Le mince espoir d’une saine concurrence sur la fibre optique belge
Ce vendredi, les régulateurs (fédéral et régionaux) ont exprimé le souhait de consulter les opérateurs pour décider d’un prochain cadre législatif plus favorable aux acteurs alternatifs. Orange le souhaite ardemment. Les autres non.
Le communiqué de l’IBPT diffusé hier aux rédactions belges est éclairant sur le bilan de l’organisme : « A la suite d’une analyse approfondie, les différents régulateurs sont arrivés à la conclusion que les marchés de détail de l’Internet haut débit et de la radiodiffusion télévisuelle demeurent caractérisés par des déficiences concurrentielles ». Autrement dit, les actions entreprises par les régulateurs ces 20 dernières années n’ont toujours pas permis d’installer un marché sain et compétitif en Belgique. Ceux qui ont tenté de briser le duopole Proximus-Voo/Telenet se sont tous cassé les dents. Ou ont été rachetés par un membre du duo.
En cause : les prix d’accès au cuivre et, plus récemment, au câble coaxial restent nettement trop chers pour permettre aux nouveaux entrants de dégager des marges suffisantes pour progresser. Voire pour ne pas perdre de l’argent chaque mois. Concrètement, ces tarifs, régulés, sont calculés sur les offres de gros aux entreprises dont on retire un léger pourcentage. Dans ce cadre, entrer en concurrence avec Proximus et Voo, c’est comme prendre la mer en pleine tempête.
Du coup, l’IBPT et ses comparses souhaitent introduire le mode de calcul basé sur les coûts réels de l’infrastructure. Comme en France où, c’est peu de le dire, la bataille est nettement plus engagée.
Proximus et le câble font de la résistance
Mais, pour y parvenir, le régulateur doit d’abord procéder à une consultation de tous les opérateurs. Elle aura lieu jusqu’au 15 septembre. Tout le monde y répondra, c’est certain. Les alternatifs pour dire à quel point il est temps de bousculer le marché. Les historiques, Proximus et les câblos, pour vivement contester afin de ne pas mettre en danger leurs investissements.
Auparavant, ce type ce consultation a toujours débouché sur de très timides décisions. Au mieux, l’IBPT est parvenue à ouvrir le câble. Ce qui semble tout de même la moindre des choses sur un marché compétitif. Mais ce sont Voo et Telenet qui ont finalement décidé du prix. Autant dire que la porte a été quelque peu refermée.

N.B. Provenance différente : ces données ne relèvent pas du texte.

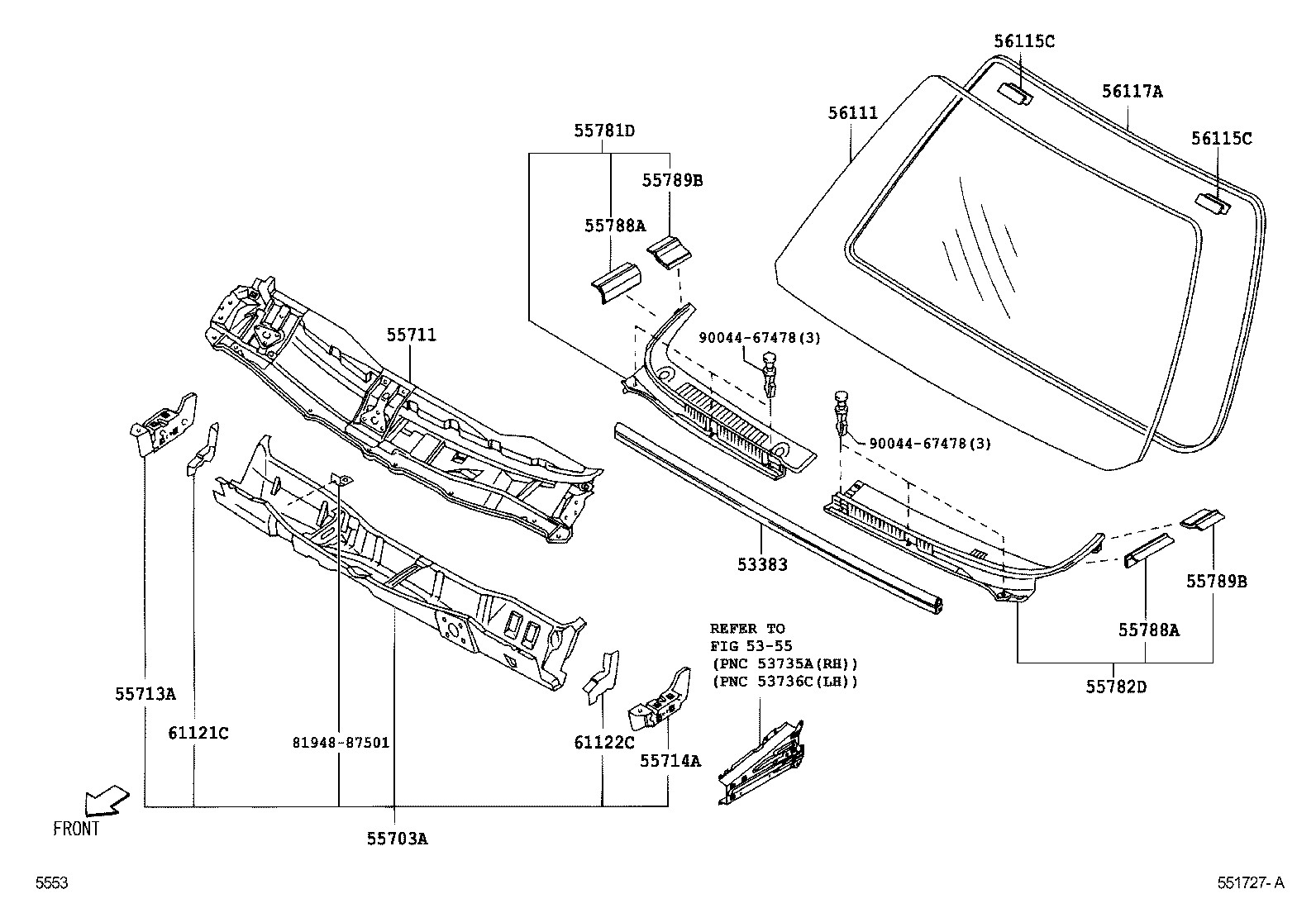 56115C
56117A
56111
56115C
55781D
55789B
55788A
55711
90044-67478(3)
90044-67478(3)
53383
55789B
55788A
55782D
REFER TO
FIG 53-55
(PNC 53735A(RH))
(PNC 53736C(LH))
55713A
61121C
81948-87501
61122C
55714A
55703A
FRONT
5553
551727- A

Sauf que, cette fois, il y a Orange. Un géant qui n’a plus l’intention de se laisser faire et qui a sauté sur l’occasion pour répéter à nouveau ses doléances. Les arguments y sont : Proximus et les câblos tiennent 99% du marché. Orange a investit 60 millions d’euros et créé 200 emplois, directs et indirects malgré ce climat hostile. De l’autre côté, Proximus soulignera les dividendes qu’elle dépose annuellement à un gouvernement qui accueille cette bourse miracle à bras ouverts. Les intercommunales, elles, versent leurs bénéfices aux communes. Bref, le lien entre les régulateurs et les opérateurs historiques reste particulièrement solide.
La fibre en ligne de mire
Mais, Orange a tiré une autre flèche antérieurement en proposant à Proximus un co-investissement dans la fibre. La réponse a été cordialement négative. L’initiative n’en reste pas moins astucieuse car elle place les régulateurs devant un dilemme : autoriser une saine concurrence pour diminuer les prix et contenter le citoyen ou maintenir le duopole pour bénéficier des rentrées conséquentes vers les caisses de l’Etat et des Régions.
Orange a montré ses atouts, son envie et ses capacités financières. Celles qui lui permettent de perdre de l’argent sur chaque client pour mettre la pression sur les autorités. L’IBPT et ses administrateurs seront donc quelque peu coincés entre le lobbying public et les intérêts du privé.
L’espoir d’une saine concurrence sur la fibre reste toutefois mince car la consultation que nous évoquions plus haut concerne également les moyens d’accès à la fibre. Là, c’est Proximus qui devra démontrer si l’ouverture est techniquement faisable et si oui, dans quelles conditions. Nul doute que Proximus déploiera toute son énergie pour orienter le marché vers la solution qui lui sied le mieux. Celle qui lui fera le moins d’ombre.